29. Therefore we feel the appropriate step – recognising local government’s unique democratic accountability among all of the non-central government parts of the public sector – is for provision to be made on the face of the Bill.

30. Local government already has some of the most transparent and onerous

arrangements of any part of the public sector. Transparency, disclosure and positive decision making already exists in respect of:-

- the publishing of policies on severance for chief officers

- the publishing of policies on discretionary compensation for relevant staff

in the event of redundancy

- an authority’s Full Council voting on all severance payments in

excess of £100,000

- disclosure of details of severance payments to senior employees in their

annual statement of accounts.

No clarity about the order in which different types of exit payment are taken into account

31. The Government has failed to clarify the order in which different types of exit payment are taken into account when deciding which payment(s) are to be reduced to stay within the £95,000 threshold. This has to be set out on the face of the Bill or in regulations under it. The Government should be pressed to consult about its intentions so that expert commentators, including organisations that will have to operate the cap, employment lawyers and unions can comment before Parliament is invited to approve the legislation.

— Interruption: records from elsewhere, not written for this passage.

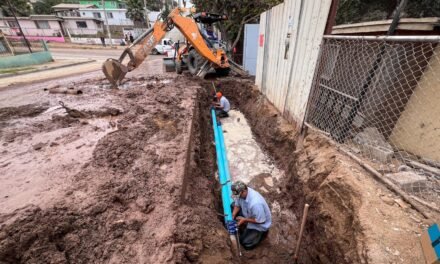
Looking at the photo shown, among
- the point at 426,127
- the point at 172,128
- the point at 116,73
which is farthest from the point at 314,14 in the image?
the point at 116,73

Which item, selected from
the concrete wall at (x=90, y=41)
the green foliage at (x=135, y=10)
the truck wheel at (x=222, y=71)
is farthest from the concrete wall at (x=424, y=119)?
the green foliage at (x=135, y=10)

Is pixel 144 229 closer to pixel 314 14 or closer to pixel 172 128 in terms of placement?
pixel 172 128

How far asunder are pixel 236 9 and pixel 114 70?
7.55 metres

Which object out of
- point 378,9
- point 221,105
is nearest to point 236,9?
point 221,105

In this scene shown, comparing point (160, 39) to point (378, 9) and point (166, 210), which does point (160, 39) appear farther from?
point (378, 9)

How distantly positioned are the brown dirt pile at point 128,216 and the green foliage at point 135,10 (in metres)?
36.7

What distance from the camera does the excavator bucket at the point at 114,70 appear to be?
22.4 feet

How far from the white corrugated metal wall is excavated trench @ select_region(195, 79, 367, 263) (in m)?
0.58

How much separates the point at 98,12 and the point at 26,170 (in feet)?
149

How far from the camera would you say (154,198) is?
246 cm

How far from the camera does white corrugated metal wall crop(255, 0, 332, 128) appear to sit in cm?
336

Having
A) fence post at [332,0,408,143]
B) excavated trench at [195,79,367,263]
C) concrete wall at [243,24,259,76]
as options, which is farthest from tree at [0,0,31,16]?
fence post at [332,0,408,143]

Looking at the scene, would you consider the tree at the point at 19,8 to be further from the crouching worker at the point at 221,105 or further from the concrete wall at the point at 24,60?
the crouching worker at the point at 221,105

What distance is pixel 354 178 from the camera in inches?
97.9
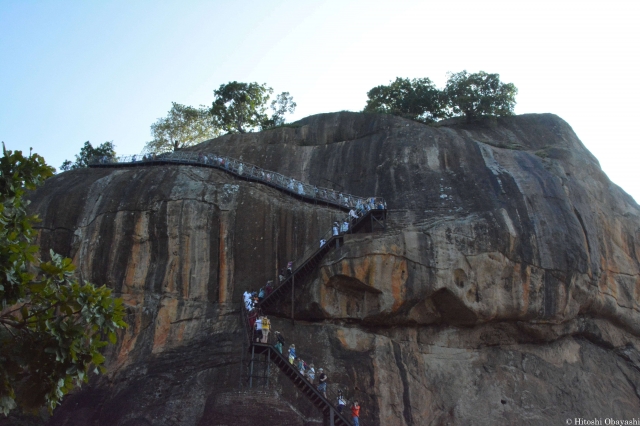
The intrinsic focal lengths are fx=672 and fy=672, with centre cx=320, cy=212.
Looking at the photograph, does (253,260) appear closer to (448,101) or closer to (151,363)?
(151,363)

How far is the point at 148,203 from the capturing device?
103 ft

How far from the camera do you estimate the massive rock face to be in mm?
27125

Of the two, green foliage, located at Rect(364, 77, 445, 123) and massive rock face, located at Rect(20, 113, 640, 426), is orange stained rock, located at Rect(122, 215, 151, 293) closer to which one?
massive rock face, located at Rect(20, 113, 640, 426)

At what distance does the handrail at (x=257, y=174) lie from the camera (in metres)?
32.8

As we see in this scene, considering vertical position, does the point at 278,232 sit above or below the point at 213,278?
above

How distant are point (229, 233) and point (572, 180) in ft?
58.9

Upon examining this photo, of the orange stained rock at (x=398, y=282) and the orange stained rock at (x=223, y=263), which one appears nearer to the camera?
the orange stained rock at (x=398, y=282)

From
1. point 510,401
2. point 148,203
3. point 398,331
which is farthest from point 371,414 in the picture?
point 148,203

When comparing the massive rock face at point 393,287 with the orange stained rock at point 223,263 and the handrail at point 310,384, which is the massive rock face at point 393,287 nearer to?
the orange stained rock at point 223,263

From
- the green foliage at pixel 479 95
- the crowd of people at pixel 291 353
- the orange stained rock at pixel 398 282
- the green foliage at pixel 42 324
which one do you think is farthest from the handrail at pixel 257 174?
the green foliage at pixel 42 324

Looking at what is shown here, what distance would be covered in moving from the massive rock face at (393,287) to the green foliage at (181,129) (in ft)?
54.1

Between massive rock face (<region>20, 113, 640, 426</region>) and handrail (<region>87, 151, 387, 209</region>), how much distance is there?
0.93m

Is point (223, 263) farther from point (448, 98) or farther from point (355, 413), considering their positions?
point (448, 98)

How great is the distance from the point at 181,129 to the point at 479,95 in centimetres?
2249
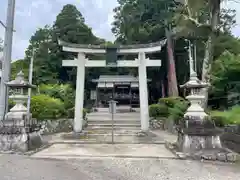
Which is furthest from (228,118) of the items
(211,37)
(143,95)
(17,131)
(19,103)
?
(19,103)

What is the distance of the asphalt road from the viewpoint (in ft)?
13.0

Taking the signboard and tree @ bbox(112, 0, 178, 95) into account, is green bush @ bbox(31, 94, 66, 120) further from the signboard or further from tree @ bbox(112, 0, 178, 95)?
tree @ bbox(112, 0, 178, 95)

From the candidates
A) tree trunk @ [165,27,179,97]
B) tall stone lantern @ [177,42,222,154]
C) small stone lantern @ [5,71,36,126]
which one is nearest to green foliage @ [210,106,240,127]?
tall stone lantern @ [177,42,222,154]

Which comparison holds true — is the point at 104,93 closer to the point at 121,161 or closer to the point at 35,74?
the point at 35,74

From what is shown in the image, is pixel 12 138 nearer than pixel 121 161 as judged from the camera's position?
No

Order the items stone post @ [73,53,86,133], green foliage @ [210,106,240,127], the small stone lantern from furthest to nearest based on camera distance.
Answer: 1. stone post @ [73,53,86,133]
2. green foliage @ [210,106,240,127]
3. the small stone lantern

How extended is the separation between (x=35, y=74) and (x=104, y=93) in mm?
6768

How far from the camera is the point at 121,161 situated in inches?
201

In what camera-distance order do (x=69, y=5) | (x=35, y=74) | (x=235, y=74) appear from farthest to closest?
(x=69, y=5) → (x=35, y=74) → (x=235, y=74)

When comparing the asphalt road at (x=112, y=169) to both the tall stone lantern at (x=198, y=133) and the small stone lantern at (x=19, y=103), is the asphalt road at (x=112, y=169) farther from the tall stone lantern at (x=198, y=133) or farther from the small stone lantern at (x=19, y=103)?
the small stone lantern at (x=19, y=103)

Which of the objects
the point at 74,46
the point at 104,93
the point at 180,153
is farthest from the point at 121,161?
the point at 104,93

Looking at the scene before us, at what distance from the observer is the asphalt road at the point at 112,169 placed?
397cm

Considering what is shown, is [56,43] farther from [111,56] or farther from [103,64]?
[111,56]

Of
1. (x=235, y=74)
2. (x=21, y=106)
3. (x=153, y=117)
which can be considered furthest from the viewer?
(x=153, y=117)
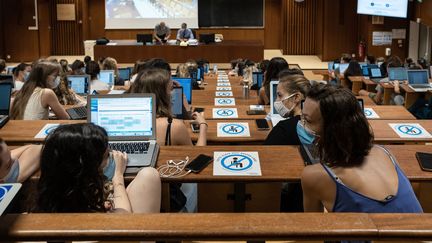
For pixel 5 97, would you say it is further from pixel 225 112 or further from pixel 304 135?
pixel 304 135

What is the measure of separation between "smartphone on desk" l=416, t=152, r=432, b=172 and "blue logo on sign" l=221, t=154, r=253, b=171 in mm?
766

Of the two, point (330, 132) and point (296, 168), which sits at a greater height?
point (330, 132)

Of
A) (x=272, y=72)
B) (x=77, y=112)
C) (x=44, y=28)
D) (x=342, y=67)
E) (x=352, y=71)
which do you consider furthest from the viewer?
(x=44, y=28)

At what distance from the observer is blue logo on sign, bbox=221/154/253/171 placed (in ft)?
8.71

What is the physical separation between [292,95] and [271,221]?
7.88 ft

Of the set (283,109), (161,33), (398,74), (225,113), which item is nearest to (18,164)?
(283,109)

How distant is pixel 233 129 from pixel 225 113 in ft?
2.22

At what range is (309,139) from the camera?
3070 millimetres

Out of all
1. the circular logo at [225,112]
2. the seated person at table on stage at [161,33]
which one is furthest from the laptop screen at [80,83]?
the seated person at table on stage at [161,33]

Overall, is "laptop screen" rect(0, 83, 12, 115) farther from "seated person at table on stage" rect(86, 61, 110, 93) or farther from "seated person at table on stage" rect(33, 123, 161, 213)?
"seated person at table on stage" rect(33, 123, 161, 213)

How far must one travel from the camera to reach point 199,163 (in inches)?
106

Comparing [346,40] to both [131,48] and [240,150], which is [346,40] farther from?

Need for appropriate transitional provision

32. Before the regulations made under the new section 153A are approved by Parliament and come into force, organisations will be legitimately taking decisions to approve exits as a result of restructuring, down-sizing in the face of Government spending reductions etc. It is entirely possible that some decisions will be taken before the regime created as a result of clause 35 comes into effect but in relation to an exit on a date after the regime comes into effect. This is because notice periods are typically a minimum of 3 months for senior posts and sometimes can be longer.

33. ALACE is therefore calling for transitional provision on the face of the Bill or in the regulations to cater for circumstances where a legitimate decision to approve a departure may have been made before the limit in the new section 153A comes into effect but the exit does not take effect until after the limit comes into effect. Any employee who has already been made redundant but has not yet left service (often at the employer’s request) will be outside any proposals. The transitional provision would exempt any individual in such circumstances from the effect of the cap.

34. This approach was very sensibly taken when new independent person provisions were introduced recently for processes relating to dismissal of certain officers. All "live" cases at the point of the change were considered under the previous regime, as a result of regulation 3 of the Local Authorities (Standing Orders) (England) (Amendment) Regulations 2015 No 881. The new regime applied only to new cases. What is more, exactly such transitional provision is explicitly given favourable mention in paragraph 4.19 of the Treasury’s current consultation on further limiting public sector exit payments, so should not cause the Government any concerns.

Discriminatory nature of the Government’s proposals

35. Under these proposals, an individual staff member’s length of service and age could become determining factors in employers seeking to avoid the complication of the arbitrary cap. This may be discriminatory. Indeed we are concerned that these proposals will more generally be directly discriminatory on grounds of age, as the entitlement to payments tend to increase with age and service and thus the impact of the cap may be more severe for those who are older. Indeed, the disproportionate impact of an exit cap on older people is explicitly acknowledged in the Treasury’s current consultation on further limiting public sector exit payments.